Wie der Büffel zu den Gewürzen kam

MALAYA – die goldene Halbinsel – stand Pate für die Gewürze und Würzmischungen der Firma Dr. Esswein & Co. GmbH. Stellvertretend für das Inselarchipel, das an der Straße von Malakka liegt, geschichtlich betrachtet eine der wichtigsten Passagen auf der Gewürzroute und das Tor zum Handel mit China, ziert ein Büffelkopf Dosen und Etiketten des Welzheimer Unternehmens. Dieses ethnologische Symbol ziert auf der goldenen Halbinsel viele Gebäude.

Schon wenn man in die Straße Am Waldesrand einbiegt, hat man das Gefühl, einen asiatischen Gewürzmarkt zu betreten. Unzählige Gerüche steigen in die Nase. Schnell wird klar, hier werden Kräuter und Gewürze verarbeitet.
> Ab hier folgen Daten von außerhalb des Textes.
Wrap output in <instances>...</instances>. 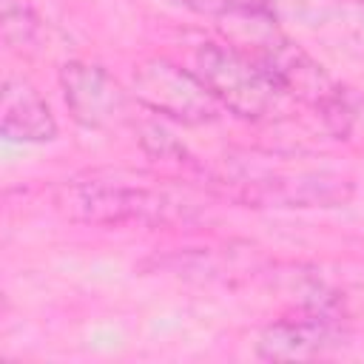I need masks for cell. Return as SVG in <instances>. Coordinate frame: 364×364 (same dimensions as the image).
I'll list each match as a JSON object with an SVG mask.
<instances>
[{"mask_svg":"<svg viewBox=\"0 0 364 364\" xmlns=\"http://www.w3.org/2000/svg\"><path fill=\"white\" fill-rule=\"evenodd\" d=\"M193 74L205 82L213 100L236 117L259 119L276 108L279 97L287 94L282 77L259 57H247L230 46L205 43L193 57Z\"/></svg>","mask_w":364,"mask_h":364,"instance_id":"6da1fadb","label":"cell"},{"mask_svg":"<svg viewBox=\"0 0 364 364\" xmlns=\"http://www.w3.org/2000/svg\"><path fill=\"white\" fill-rule=\"evenodd\" d=\"M57 205L65 216L94 225H159L173 213V202L148 188L117 182H77L60 191Z\"/></svg>","mask_w":364,"mask_h":364,"instance_id":"7a4b0ae2","label":"cell"},{"mask_svg":"<svg viewBox=\"0 0 364 364\" xmlns=\"http://www.w3.org/2000/svg\"><path fill=\"white\" fill-rule=\"evenodd\" d=\"M134 94L151 111L182 122L213 119L222 108L196 74H188L171 60H148L134 71Z\"/></svg>","mask_w":364,"mask_h":364,"instance_id":"3957f363","label":"cell"},{"mask_svg":"<svg viewBox=\"0 0 364 364\" xmlns=\"http://www.w3.org/2000/svg\"><path fill=\"white\" fill-rule=\"evenodd\" d=\"M60 85L71 117L88 128L114 125L125 114V91L100 65L65 63L60 71Z\"/></svg>","mask_w":364,"mask_h":364,"instance_id":"277c9868","label":"cell"},{"mask_svg":"<svg viewBox=\"0 0 364 364\" xmlns=\"http://www.w3.org/2000/svg\"><path fill=\"white\" fill-rule=\"evenodd\" d=\"M344 341V330L330 318V316H293L270 324L259 344L256 353L259 358L267 361H301V358H316L330 353Z\"/></svg>","mask_w":364,"mask_h":364,"instance_id":"5b68a950","label":"cell"},{"mask_svg":"<svg viewBox=\"0 0 364 364\" xmlns=\"http://www.w3.org/2000/svg\"><path fill=\"white\" fill-rule=\"evenodd\" d=\"M0 131L9 142H48L57 134V122L34 85L9 77L0 100Z\"/></svg>","mask_w":364,"mask_h":364,"instance_id":"8992f818","label":"cell"},{"mask_svg":"<svg viewBox=\"0 0 364 364\" xmlns=\"http://www.w3.org/2000/svg\"><path fill=\"white\" fill-rule=\"evenodd\" d=\"M176 6H185L199 14H216V17H262L270 14V0H171Z\"/></svg>","mask_w":364,"mask_h":364,"instance_id":"52a82bcc","label":"cell"},{"mask_svg":"<svg viewBox=\"0 0 364 364\" xmlns=\"http://www.w3.org/2000/svg\"><path fill=\"white\" fill-rule=\"evenodd\" d=\"M37 31V17L26 3L6 0L3 3V34L9 43H28L31 34Z\"/></svg>","mask_w":364,"mask_h":364,"instance_id":"ba28073f","label":"cell"}]
</instances>
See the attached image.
Vor mehr als 60 Jahren, im Jahre 1946, gründete Friedrich Matthias Renz die Gewürzmühle zunächst in Schwäbisch Gmünd, siedelte dann aber 1951 in das nahe gelegene Welzheim um. Zeitnah zog er sich aus der Geschäftsführung zurück und übertrug die Aufgaben seinem Schwiegersohn Dr. Alfred Esswein, einem gelernten Apotheker und promovierten Mikrobiologen. Dass dieser den „richtigen Riecher“ besaß zeigte sich schnell: Trotz großer Konkurrenz aus dem Raum Stuttgart gelang es ihm, seine selbstkreierten Würzmischungen und natürlich auch Rohgewürze „marktlückenfüllend“ an Metzgereien, Großküchen und Wurstfabriken zu verkaufen, sogar bis über die Grenzen von Baden - Württemberg hinaus.

Die Stärke der Firma Dr. Esswein war und ist die große Flexibilität. Von Säcken über Tonnen bis hin zu 50 g Beuteln ist jede Abpackung möglich.

Oft glich der Alltag in der Gewürzmühle eher dem eines Alchimisten, um neue Gewürzmischungen zu erfinden oder bekannte Geschmäcker nachzustellen. So kristallisierte der Mikrobiologe und Mühleneigner, auf Anregung eines befreundeten Metzgers, aus einer per Luftpost eingeflogenen türkischen Wurst die in Mitteleuropa gänzlich unbekannte Gewürzmischung Sucuk heraus. Nun war es dem Metzgermeister möglich, Wurst für die vielen türkischen Gastarbeiter anzubieten.

Das Endkundengeschäft wurde, aufgrund des großen Zulaufs, noch auf einige regionale Supermärkte und einen Versandhandel ausgeweitet. Als nächster Schritt ist ein Onlineshop für die Vermarktung im Internet geplant.

Die Behandlung und Vermahlung der Rohgewürze ist eine Wissenschaft für sich. Da gibt es Hammer-, Stift-, Sieb- oder Schneidmühlen. Für jede Sorte eine Bestimmte. Bei Anwendung der falschen Mahltechnik würden z.B. stark fetthaltige Ingridenzien nicht zu einem feinen Pulver sondern zu einem zähen Brei.

So wie Malaya das Tor zum Handel mit China war, so ist die Hamburger Gewürzbörse das Tor zu Gewürzen aus aller Welt. Laut Dr. Alfred Esswein sind „die Bewegungen an der Börse oft lebhafter als bei den Aktien.“ Er sollte es wissen, denn alle acht bis 14 Tage rollen per Spedition mehrere Tonnen Rohmaterial in Welzheim an. Über 300 t Gewürze wandern jährlich durch die Mühlen und Mischer.

Durch den Verkauf des schwäbischen Unternehmens im Oktober 2005 an die Firma Willy Arnold GmbH aus Barsbüttel bei Hamburg schließt sich der „Gewürzkreis“. Durch die Synergie mit der Welzheimer Gewürzmühle ist es den Barsbütteler Frische - Experten mehr denn je möglich, ihrem Firmenmotto „Arnold – Für Frische und Geschmack“ treu zu bleiben.